Problem statement »
Copy out the lines of the material below word for word, starting at the line that contains "Looking from the" and ending at the last line of the material, with both ends included.

Stored data »
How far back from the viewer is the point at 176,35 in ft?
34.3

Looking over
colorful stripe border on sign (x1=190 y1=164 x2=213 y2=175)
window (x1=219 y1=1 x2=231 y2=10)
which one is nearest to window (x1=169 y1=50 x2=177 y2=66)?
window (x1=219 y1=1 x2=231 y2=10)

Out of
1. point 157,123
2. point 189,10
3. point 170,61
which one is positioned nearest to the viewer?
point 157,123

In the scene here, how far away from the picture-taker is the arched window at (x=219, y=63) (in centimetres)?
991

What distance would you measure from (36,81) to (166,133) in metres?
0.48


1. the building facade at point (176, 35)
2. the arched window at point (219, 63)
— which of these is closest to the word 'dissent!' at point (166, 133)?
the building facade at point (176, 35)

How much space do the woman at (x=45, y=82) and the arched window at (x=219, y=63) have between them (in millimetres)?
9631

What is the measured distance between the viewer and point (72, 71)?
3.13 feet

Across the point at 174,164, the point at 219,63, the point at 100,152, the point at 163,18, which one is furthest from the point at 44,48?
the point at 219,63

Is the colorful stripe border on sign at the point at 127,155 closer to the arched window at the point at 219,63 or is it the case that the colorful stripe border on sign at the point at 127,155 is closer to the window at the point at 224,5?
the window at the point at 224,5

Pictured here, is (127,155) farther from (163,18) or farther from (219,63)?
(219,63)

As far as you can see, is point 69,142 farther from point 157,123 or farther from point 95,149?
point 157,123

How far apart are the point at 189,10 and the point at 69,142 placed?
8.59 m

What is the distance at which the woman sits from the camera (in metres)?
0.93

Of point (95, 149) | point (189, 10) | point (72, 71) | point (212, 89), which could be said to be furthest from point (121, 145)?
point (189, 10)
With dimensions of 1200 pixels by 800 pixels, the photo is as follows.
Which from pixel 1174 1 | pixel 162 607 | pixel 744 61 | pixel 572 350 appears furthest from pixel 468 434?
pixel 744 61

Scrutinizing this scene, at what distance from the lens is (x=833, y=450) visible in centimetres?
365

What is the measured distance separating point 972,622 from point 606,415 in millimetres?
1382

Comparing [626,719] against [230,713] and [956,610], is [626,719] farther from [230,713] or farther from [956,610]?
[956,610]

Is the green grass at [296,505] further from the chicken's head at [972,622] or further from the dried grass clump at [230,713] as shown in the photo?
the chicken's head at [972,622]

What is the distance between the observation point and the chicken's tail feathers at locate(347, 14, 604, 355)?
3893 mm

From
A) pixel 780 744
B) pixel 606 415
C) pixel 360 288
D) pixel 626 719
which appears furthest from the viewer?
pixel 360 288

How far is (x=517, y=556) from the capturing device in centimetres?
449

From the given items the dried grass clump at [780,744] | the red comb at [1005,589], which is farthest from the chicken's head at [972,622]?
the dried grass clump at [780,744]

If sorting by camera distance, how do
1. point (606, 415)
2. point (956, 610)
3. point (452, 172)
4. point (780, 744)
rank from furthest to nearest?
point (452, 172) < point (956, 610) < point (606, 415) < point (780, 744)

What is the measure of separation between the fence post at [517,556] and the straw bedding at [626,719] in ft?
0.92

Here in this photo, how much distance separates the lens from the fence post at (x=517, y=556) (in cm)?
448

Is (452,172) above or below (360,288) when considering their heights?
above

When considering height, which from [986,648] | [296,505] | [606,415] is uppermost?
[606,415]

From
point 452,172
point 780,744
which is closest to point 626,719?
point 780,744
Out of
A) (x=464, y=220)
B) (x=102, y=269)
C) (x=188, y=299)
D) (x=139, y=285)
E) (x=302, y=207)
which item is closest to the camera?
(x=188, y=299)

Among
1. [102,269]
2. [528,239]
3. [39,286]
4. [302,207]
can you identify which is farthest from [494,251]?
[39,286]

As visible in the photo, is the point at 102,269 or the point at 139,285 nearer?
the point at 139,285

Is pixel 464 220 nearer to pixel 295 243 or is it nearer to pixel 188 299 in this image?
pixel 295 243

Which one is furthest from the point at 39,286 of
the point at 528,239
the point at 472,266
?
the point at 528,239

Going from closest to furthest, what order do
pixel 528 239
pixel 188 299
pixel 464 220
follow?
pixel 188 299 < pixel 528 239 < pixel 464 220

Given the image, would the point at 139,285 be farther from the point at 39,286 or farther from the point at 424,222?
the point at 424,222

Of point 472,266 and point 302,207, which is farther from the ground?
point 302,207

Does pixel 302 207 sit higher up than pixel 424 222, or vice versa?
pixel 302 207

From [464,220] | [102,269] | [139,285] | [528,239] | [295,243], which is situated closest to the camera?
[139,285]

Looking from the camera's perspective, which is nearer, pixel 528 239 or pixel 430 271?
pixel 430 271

Result of the task »
Looking from the camera's perspective, which is nearer, pixel 528 239 or pixel 430 271?
pixel 430 271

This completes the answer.